Mon, 02/11/2020 - 10:30
aleppo_image

Location: 

Zoom Meeting

Lecturer: 

Dr. Clara Wenz

Global perception of the Syrian war has been dominated by a mass-proliferation of media images. While these images became emblematic of the brutal ruination of a country and its people, their failure to provoke collective mobilisation on an international level generated new and bitter reckonings with the ethics of war’s visual representation; its impact (or lack thereof) on public action; the fetishization and commodification of violence; and the overall relation between truth, image and politics.
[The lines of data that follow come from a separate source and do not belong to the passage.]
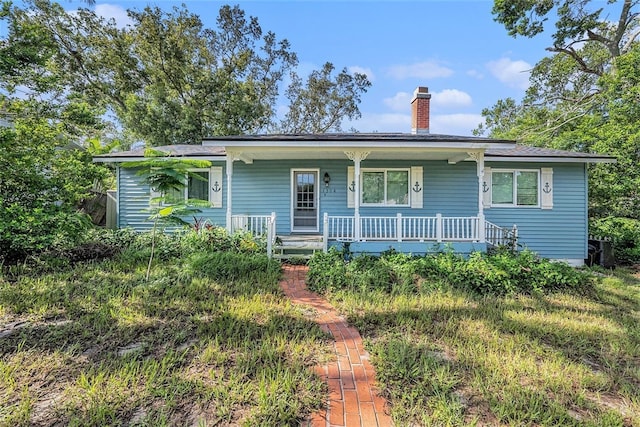1304 E Court St, Tarpon Springs, FL 34689 - photo 1
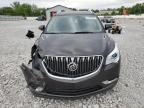 2013 Buick Enclave  იყიდება Barberton-ში, OH - Front End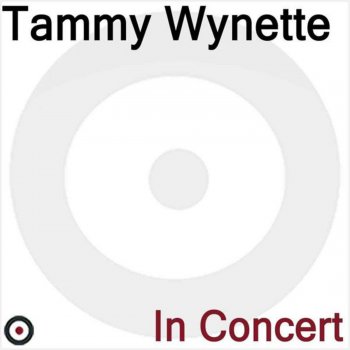 Tammy Wynette Rocky Top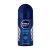 Nivea Men Fresh Active deodorant roll-on oferă prospețime de lungă durată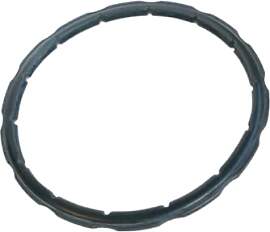Dichtung Ø 253mm 792237 (=SS-794417) kompatibel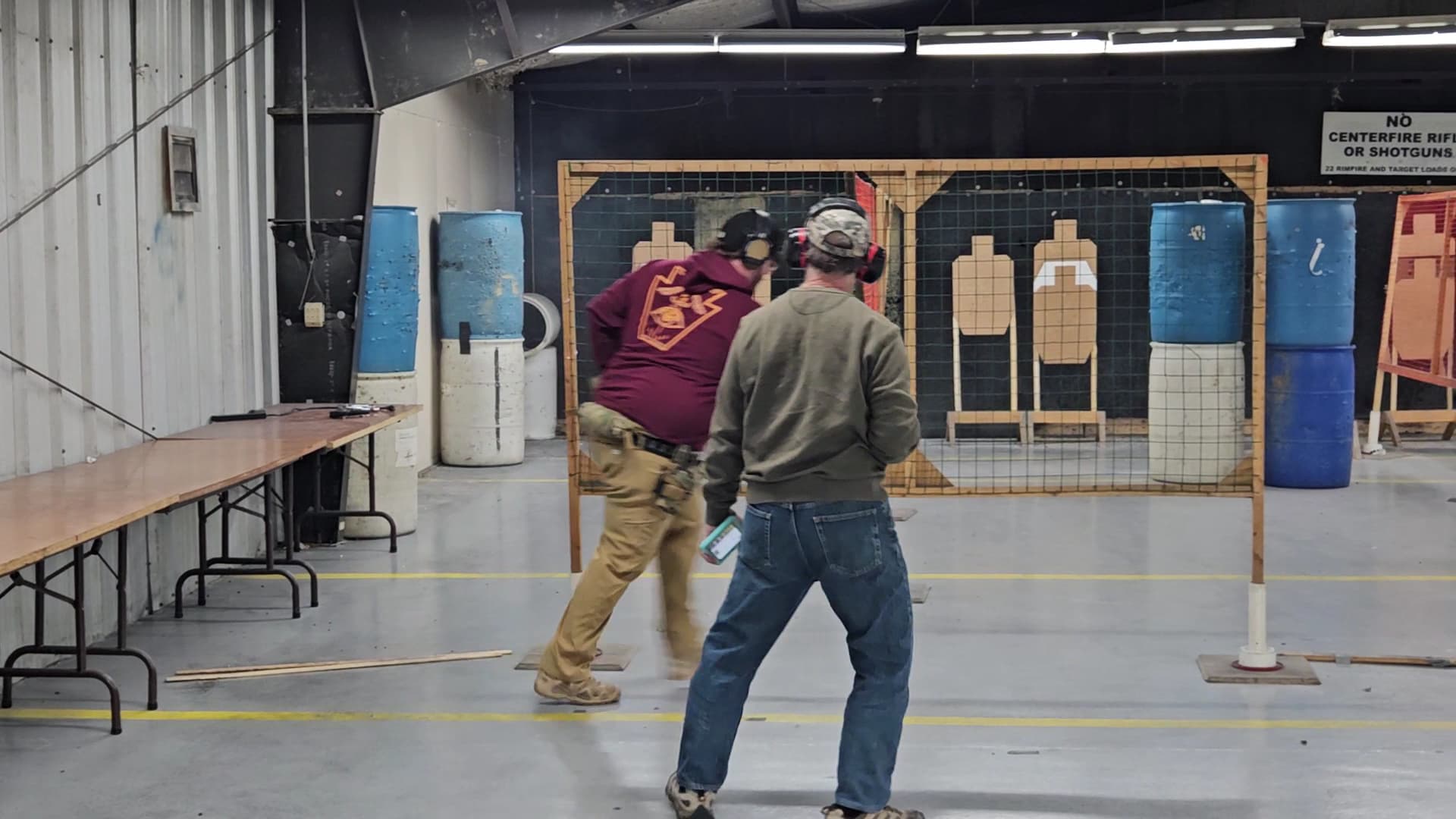 Gem City Gun Club - Image 9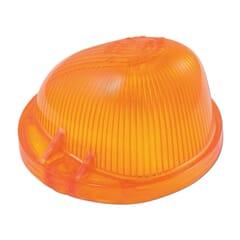 (1967-91) Clearance Lamp Lens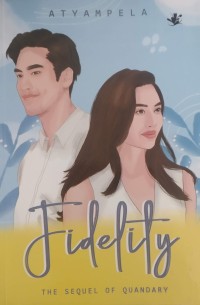 Tidelity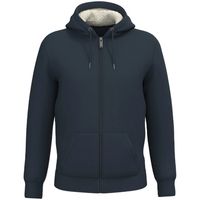 native spirit polar ns460 para hombre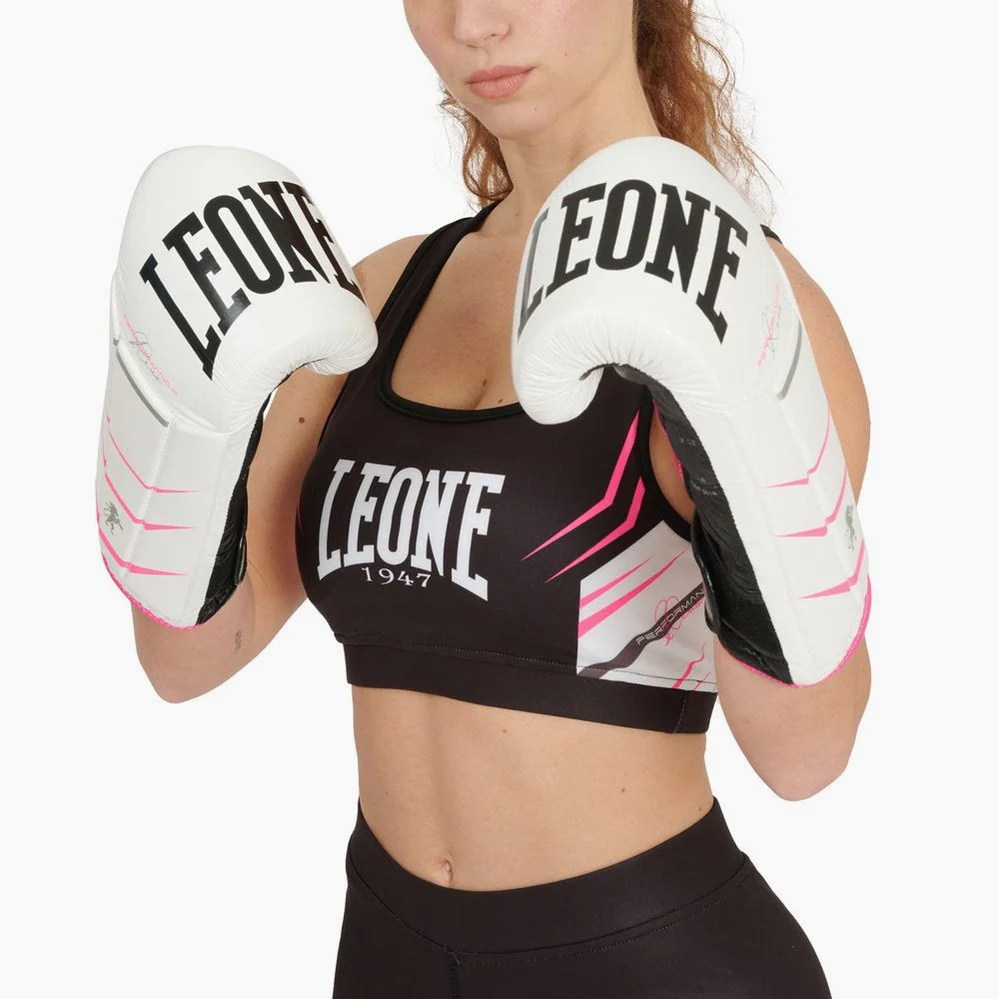 Top mujeres Leone Revo FLuo AB855F  - Image 3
My paper contributes to this debate by addressing one of the last “iconic” photographs that emerged from war-raged Aleppo in March 2017, shortly after the city was re-taken by the Syrian regime. Captioned as The Music over the Ruins of Aleppo and praised by global media outlets as “counterimage” to previous depictions of violence, the photograph depicted an elderly man who, sitting in his war-ravaged bedroom, appeared immersed in the sounds of an old gramophone.

Animated by the works of Susan Sontag, Judith Butler and Ariella Azoulay, this paper proposes a prolonged mode of looking, one that is sceptical of the universal claims that underpin our belief in the iconic power of images. By filling the image with the songs, stories, and personal histories of some of Aleppo’s displaced residents, it aims to provide a locally and historically contextualised understanding of what it may mean to listen to music in and from Aleppo, during and after war.